Text segment:
One way to spot inexperienced secure network design is to look for networks that completely block Internet Control Message Protocol (ICMP) traffic. As any operator of all but the smallest networks will tell you, troubleshooting a network without ping is very frustrating, bordering on impossible. That said, ICMP messages should not be enabled everywhere without reservation. Some security considerations must be understood, just like for any other protocol. This section assumes basic ICMP understanding. Refer to your favorite TCP/IP book for background or read RFC 792.
ICMP security can be a very lengthy discussion because lots of nasty things can be done with ICMP messages when scanning networks or trying to gain a covert channel. If you are interested in this sort of thing, Ofir Arkin's paper titled "ICMP Usage in Scanning" is available at http://www.sys-security.com/archive/papers/ICMP_Scanning_v2.5.pdf. Rob Thomas has some guidelines for ICMP filtering that are available here: http://www.cymru.com/Documents/icmp-messages.html.
The basics behind ICMP design considerations are to define how much ICMP traffic you should allow on your network and which messages types you should filter.
ICMP Rate Limiting
Because ICMP is a troubleshooting and error-reporting tool, there should be a limit to the amount of ICMP traffic you see on a given network. For example, on a 100 Mbps Ethernet link, you might block ICMP traffic that exceeds 500 Kbps. A technology called committed access rate (CAR) enables this sort of filtering and is discussed later in this chapter.
ICMP Message Type Filtering
As Chapter 2 discussed, your own security policies and threat models might be different from those assumed here. Deploying filters throughout your internal network to permit only the ICMP message types required would be difficult. As a first step, focus on possible boundaries of trust between two networks. Your network will have its own trust boundaries, but here are a few to get you started. Zones of trust are detailed more fully in Chapter 12, "Designing Your Security System."
An easy first step in ICMP filtering is to deny any ICMP message that is a fragment. First, the ICMP messages you must permit are generally small. Echo and echo reply, for example, default on BSD UNIX to 84 bytes: 20-byte IP header, 8-byte ICMP header, and 56 bytes of ICMP data.
Other required ICMP messages are similarly small and come nowhere near the minimum link size on today's IP networks. Blocking ICMP fragments is easy using an ACL:
access-list 101 deny icmp any any fragments
The fragments keyword in a Cisco ACL has some special use rules. For a detailed discussion of this, including flow charts and examples, check the paper at the following URL: http://www.cisco.com/warp/public/105/acl_wp.html.
As a quick summary of the paper, the fragments keyword applies only to noninitial fragments (fragment offset > 0), so in the preceding example, the first part of a fragmented ICMP packet will not match that entry, while all subsequent fragments will.

Dataset section:
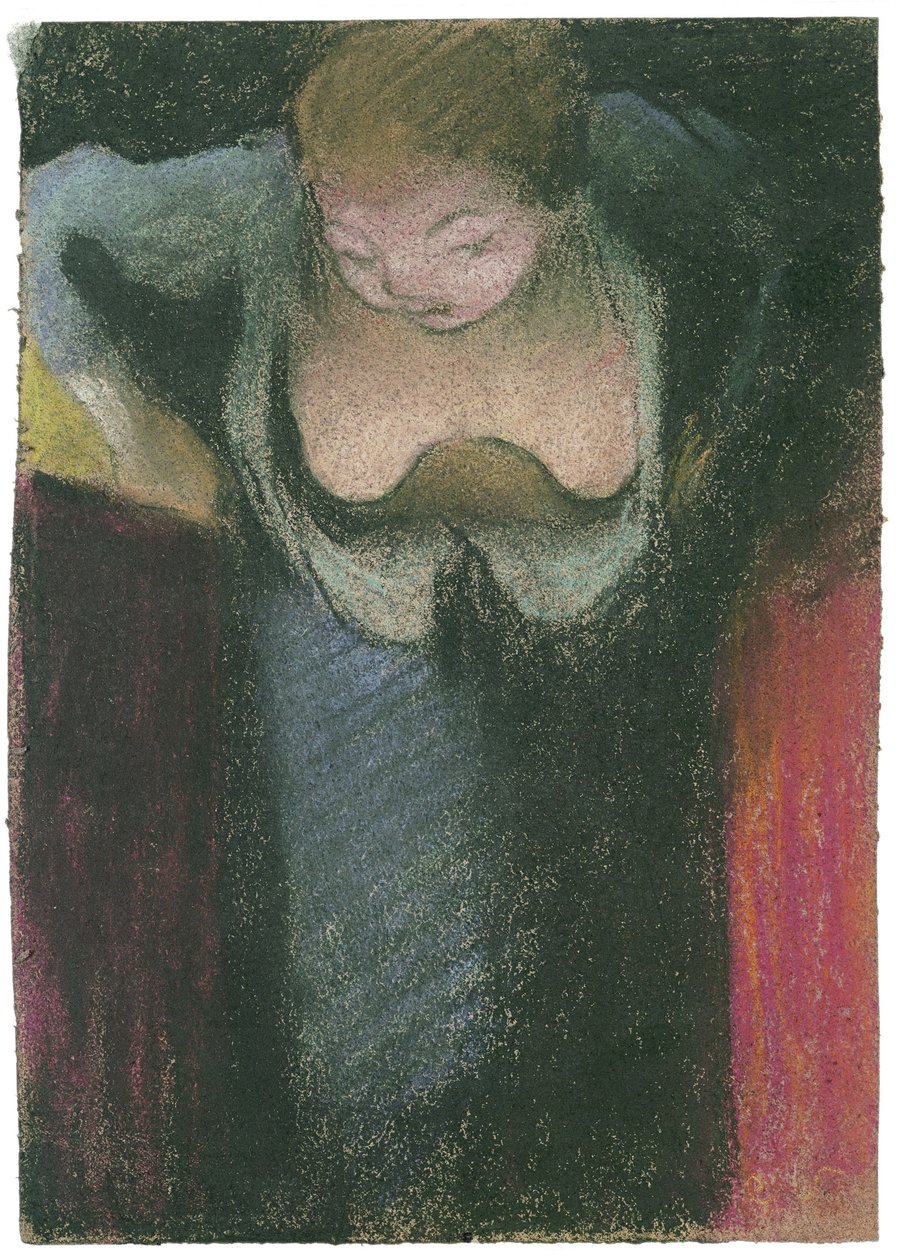 Zpěvák, 1891-1892 od Edouard Vuillard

Work instructions: Transcribe part of the ICMP filtering text, beginning at the words "Other required ICMP" and stopping after "following URL: http://www.cisco.com/warp/public/105/acl_wp.html.".

Written answer:
Other required ICMP messages are similarly small and come nowhere near the minimum link size on today's IP networks. Blocking ICMP fragments is easy using an ACL:
access-list 101 deny icmp any any fragments
The fragments keyword in a Cisco ACL has some special use rules. For a detailed discussion of this, including flow charts and examples, check the paper at the following URL: http://www.cisco.com/warp/public/105/acl_wp.html.